Monday, October 17, 2016

Seven tips for delivering negative feedback.

The Engineering Manager's Mug

On July 20th 2016, Syed Balkhi wrote in Entrepreneur Magazine about several ways to deliver positive feedback about negative things - thus preventing a challenging conversation going from good to bad to I wish I'd never brought it up. Here is an edited - and commercial free - version.

1. Build positive relationships over time.

If you want to deliver negative feedback without creating divisiveness and angst, you have to work on building long-term relationships. Would you be more receptive to receiving negative feedback from a close friend you trust, or a manager you only interact with once a month? 
You’re more likely to accept negative feedback from someone you trust.
This is why it’s so important to build positive rapport with your employees. This lets them know you are interested in their success and aren’t just going to come around to shame them. (Syed schedules regular one-on-one calls with each of his team members at OptinMonster.)

2. Don’t bury it.

Sometimes you’ll hear motivational speakers tell you the best way to deliver negative feedback is to bury it between compliments.  According to a study out of the University of Chicago, half of the people who received "sandwiched" negative feedback concluded they were doing great; the middle (negative) part went straight over their heads. Avoid burying negative feedback. If you’ve spent time building a positive relationship with the individual, it won’t be necessary to concoct a compliment just to soften the blow. 

3. Seize the moment.

Because giving negative feedback is an uncomfortable task, many people will put it off until it absolutely must happen. The problem is that you end up psyching yourself out and making a bigger deal of the endeavor than it is.
The best feedback surfaces when you’re in the moment. The more timely and relevant the feedback, the more it will resonate with the recipient, too. If you wait days, weeks or months before you say something, the listener will wonder why you waited so long. It also diminishes the importance of the event and opens the door to being challenged with; "If it was so important why didn't you mention it at the time?"

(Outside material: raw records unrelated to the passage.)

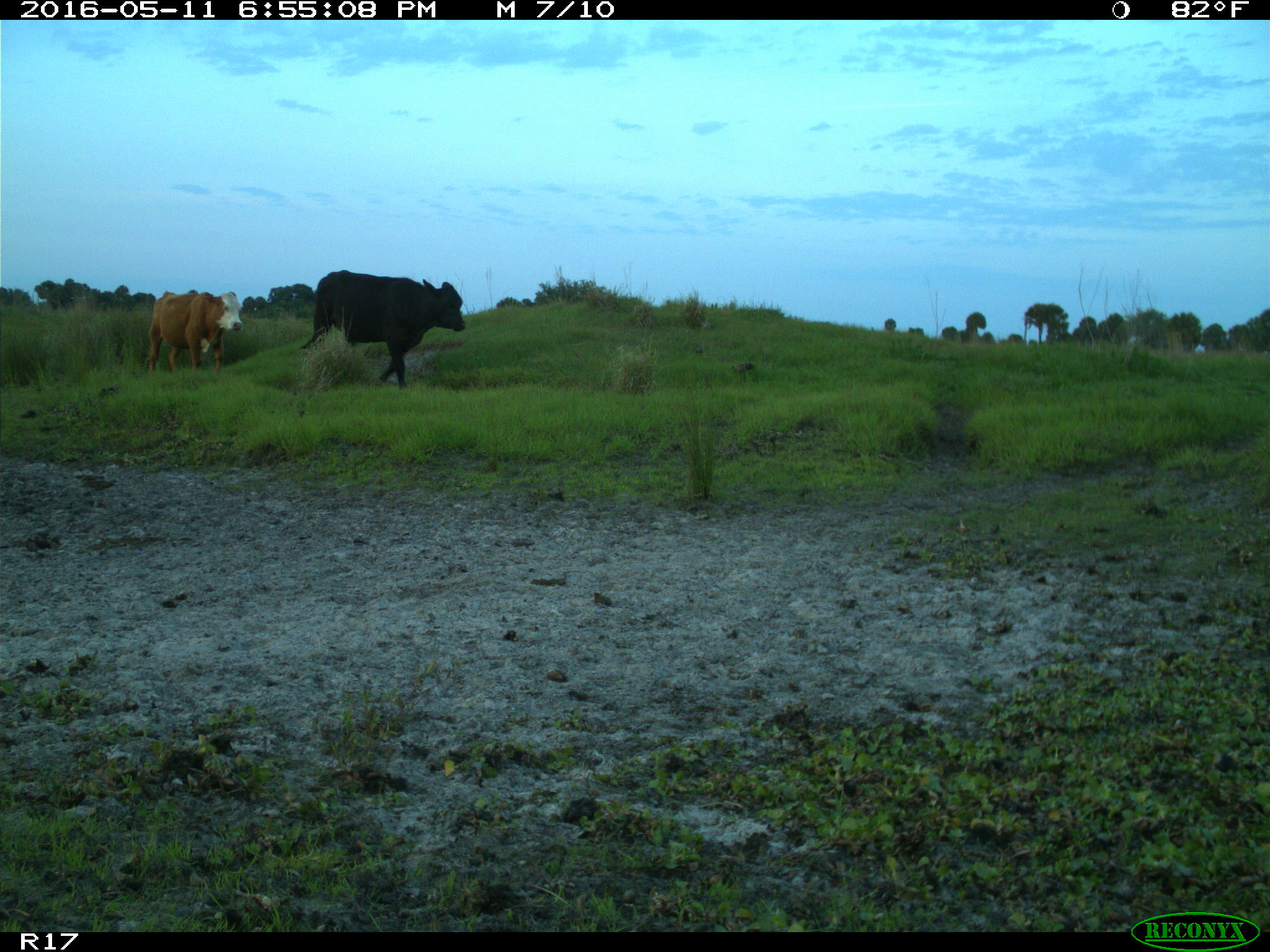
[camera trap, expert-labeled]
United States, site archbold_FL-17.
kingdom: Animalia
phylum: Chordata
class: Mammalia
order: Artiodactyla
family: Bovidae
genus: Bos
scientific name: Bos taurus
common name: domestic cow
Bos taurus (domestic cow).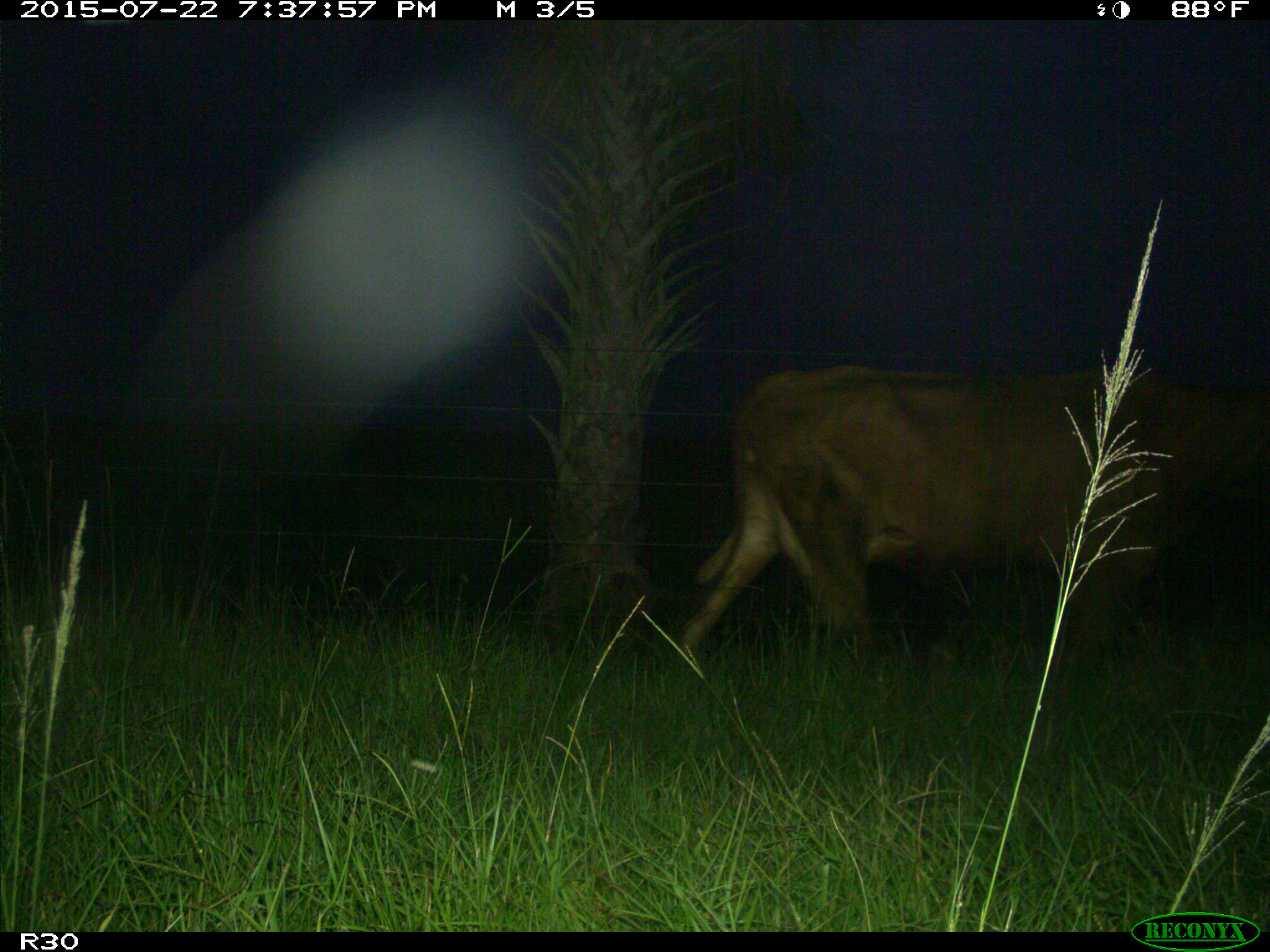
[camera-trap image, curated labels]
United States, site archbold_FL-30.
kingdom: Animalia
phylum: Chordata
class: Mammalia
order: Artiodactyla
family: Bovidae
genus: Bos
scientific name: Bos taurus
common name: domestic cow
Bos taurus (domestic cow).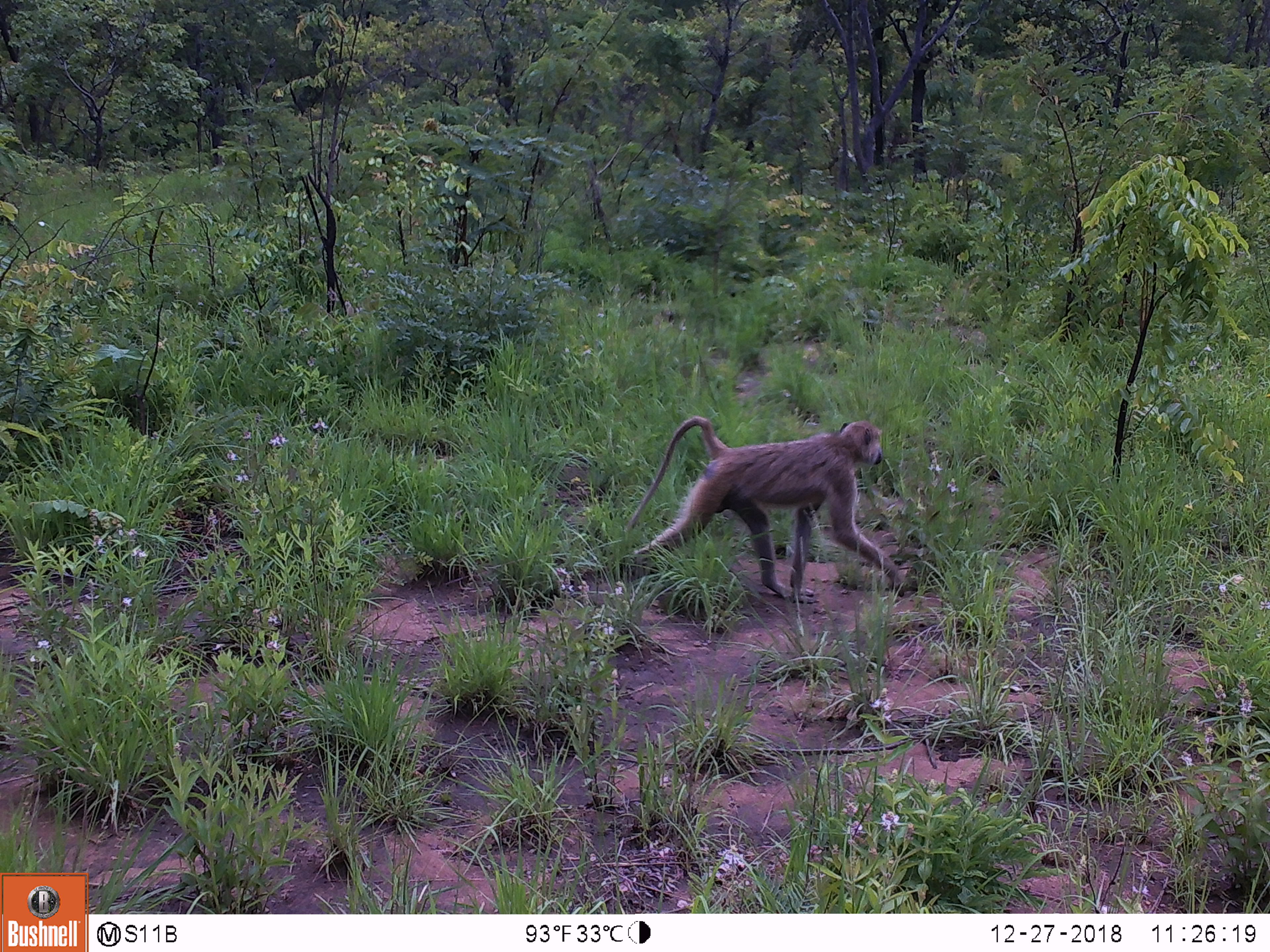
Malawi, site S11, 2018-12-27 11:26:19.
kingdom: Animalia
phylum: Chordata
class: Mammalia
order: Primates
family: Cercopithecidae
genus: Papio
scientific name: Papio cynocephalus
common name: yellow baboon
Yellow baboon (Papio cynocephalus), count 1.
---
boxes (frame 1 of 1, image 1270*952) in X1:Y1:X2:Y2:
yellow baboon: 607:404:944:613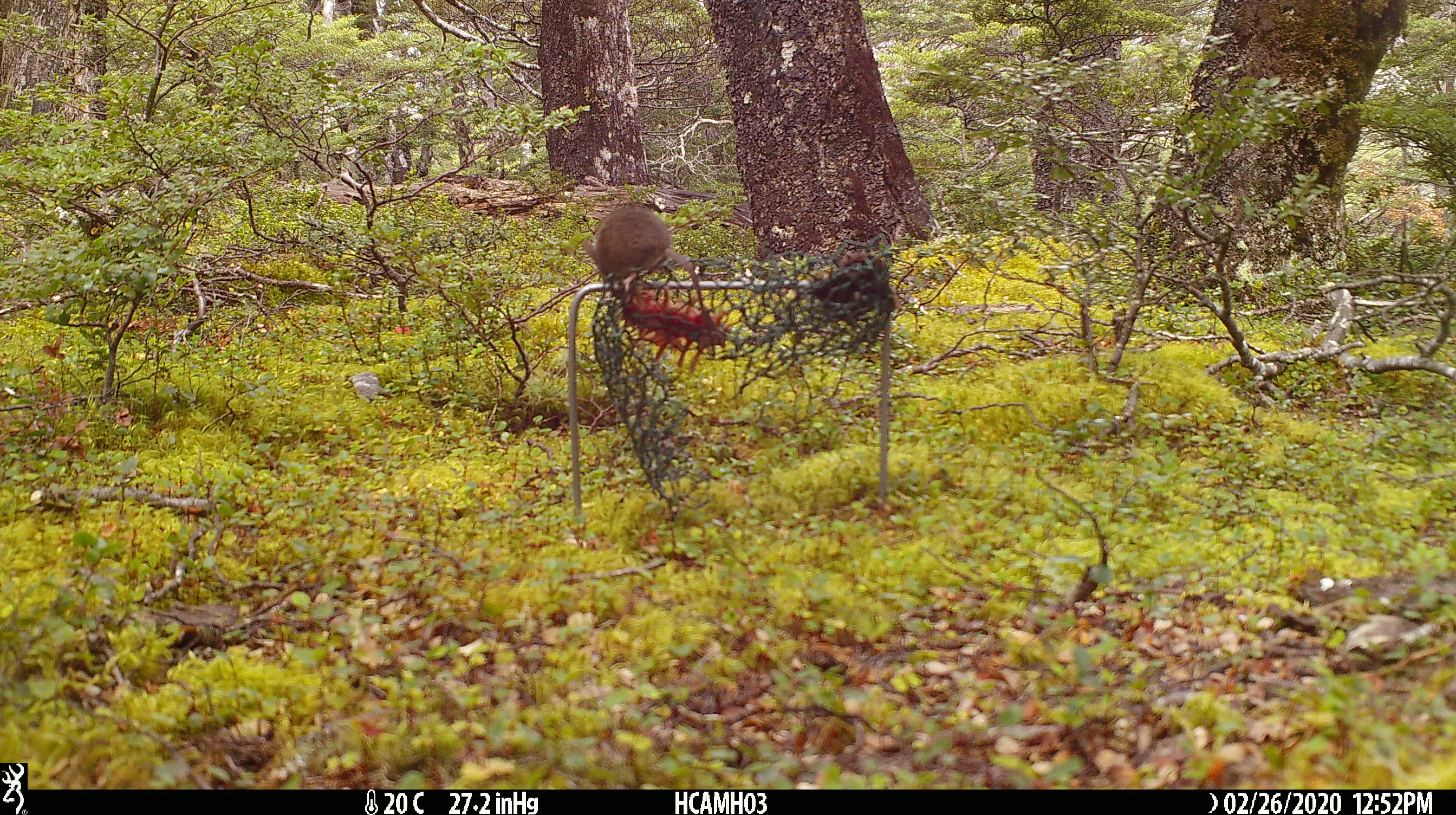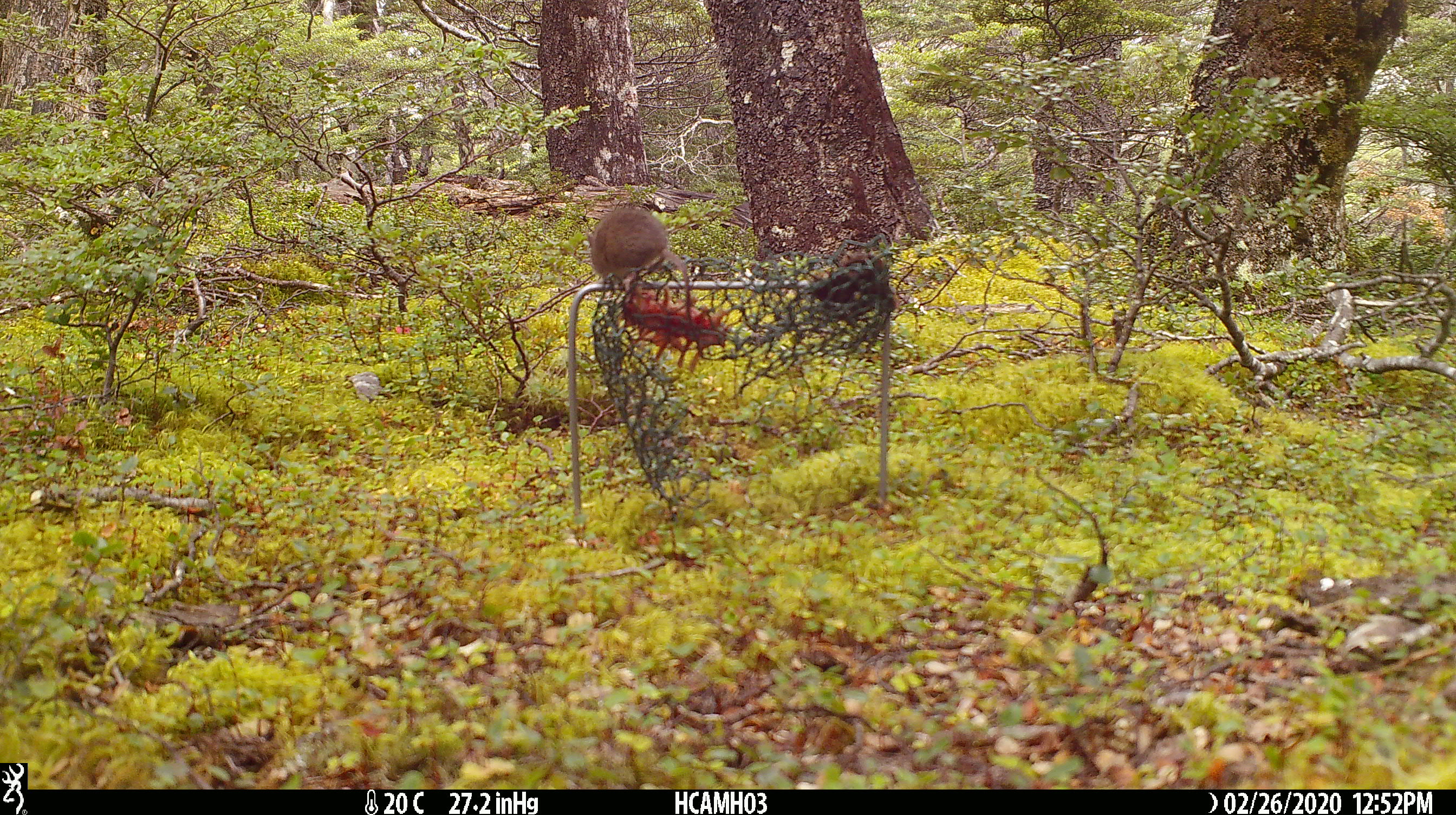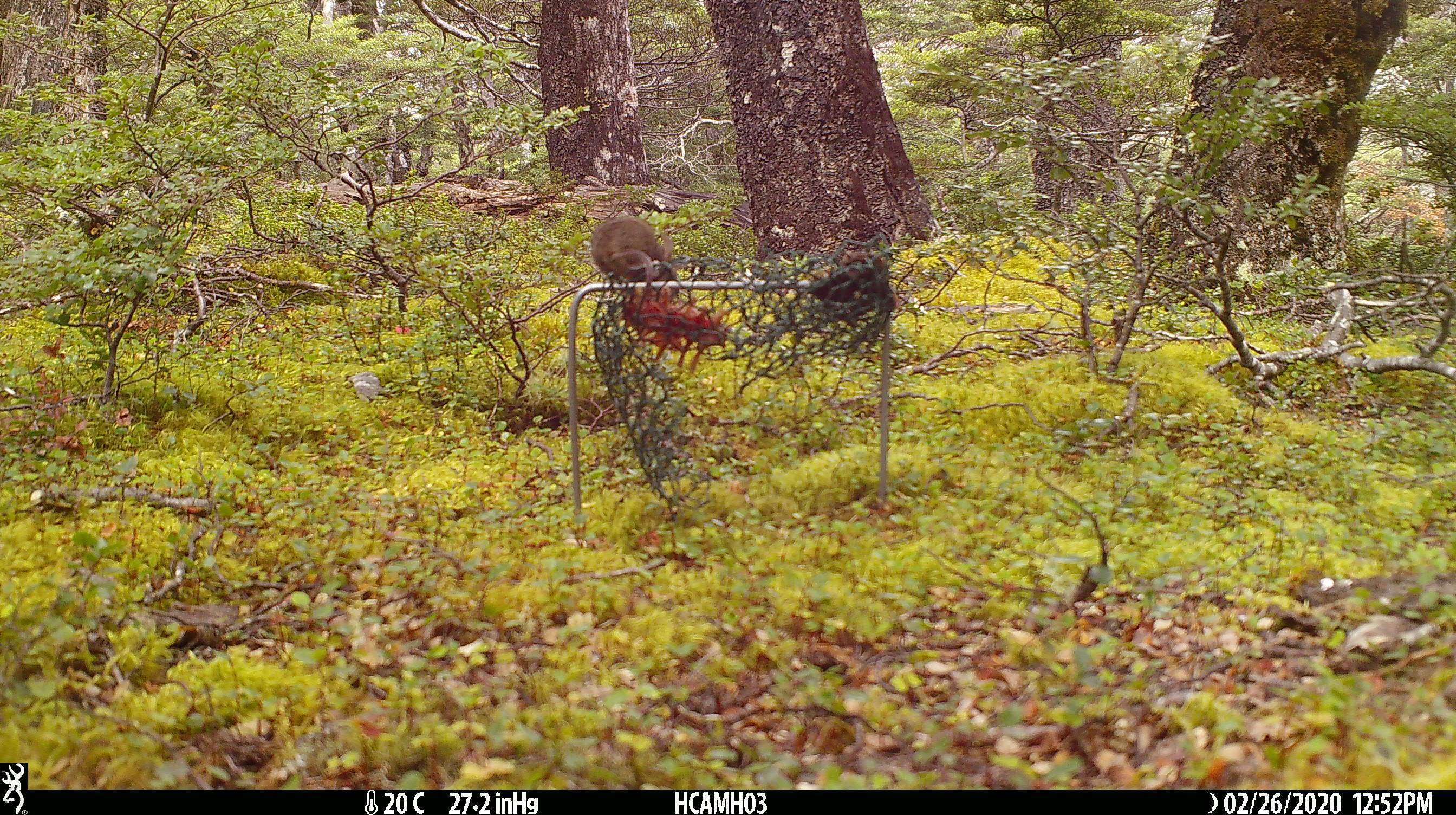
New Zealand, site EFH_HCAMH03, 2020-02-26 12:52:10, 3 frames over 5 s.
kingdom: Animalia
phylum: Chordata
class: Mammalia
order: Rodentia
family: Muridae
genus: Mus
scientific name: Mus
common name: mouse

4. Never make it personal.

There’s a big difference between negative feedback and a personal attack. You should never confuse the two. When delivering negative feedback, try to remove the person from the matter as much as possible. 
Let’s say one of your employees has been consistently producing reports with punctuation errors and faulty grammar. Delivering negative feedback will entail calling out the problem and asking the individual to be more careful. However, you want to avoid the mistake of calling the individual lazy or inadequate. Let the person know you believe he or she is fully capable of fixing the problem, but it must be addressed immediately.
If you make the feedback personal, the individual will get defensive. This diverts attention from the actual problem and substitutes a “me versus you” dynamic, which defeats the purpose and creates an entirely new problem.

5. Offer positive reinforcement.

Don’t only give negative feedback. You should also be giving your employees regular encouragement when they do things right. Here’s how to tell whether you’re doing both or not. Do employees shudder when they see you coming? In other words, when people see you approaching, do they expect you to deliver bad feedback? 
If the answer to this might be yes, then you aren’t awarding enough encouragement and positive reinforcement. Make this a priority moving forward, and you’ll see a lot of positive changes.

6. Make yourself available.

If you’re going to dish out negative feedback, you must be willing to take feedback from your peers. Employees are much more engaged when their managers ask for feedback on their own performance. This makes sense, but it’s easy to forget.  
The key to opening up to feedback is making yourself available. Maintain an open-door policy, allow people to submit anonymous suggestions, and never punish someone for speaking up. When you show your employees you’re willing to accept negative feedback from them, this makes it much easier for you to deliver negative feedback when they don’t perform well.

7. Put it in writing.

By writing down the feedback and emailing it to the employee, you give yourself time to gather your thoughts, and explain clearly your position. Ask the individual to come see you in your office or if you're remote do a Skype or Zoom call. It’s essential to have the face-to-face conversation. The written statement is primarily a way to break the ice.

Don't forget - the company IS the employees.

As a business owner or manager, you have to do what’s best for the employee -- and ultimately what’s best for the company. Sometimes this means delivering negative feedback, or having to state something that isn’t comfortable and endearing.
Good employees can be hard to find and even harder to retain, particularly if the work environment is something out of David Copperfield. In today's free wheeling job market it's critical to everyone's success.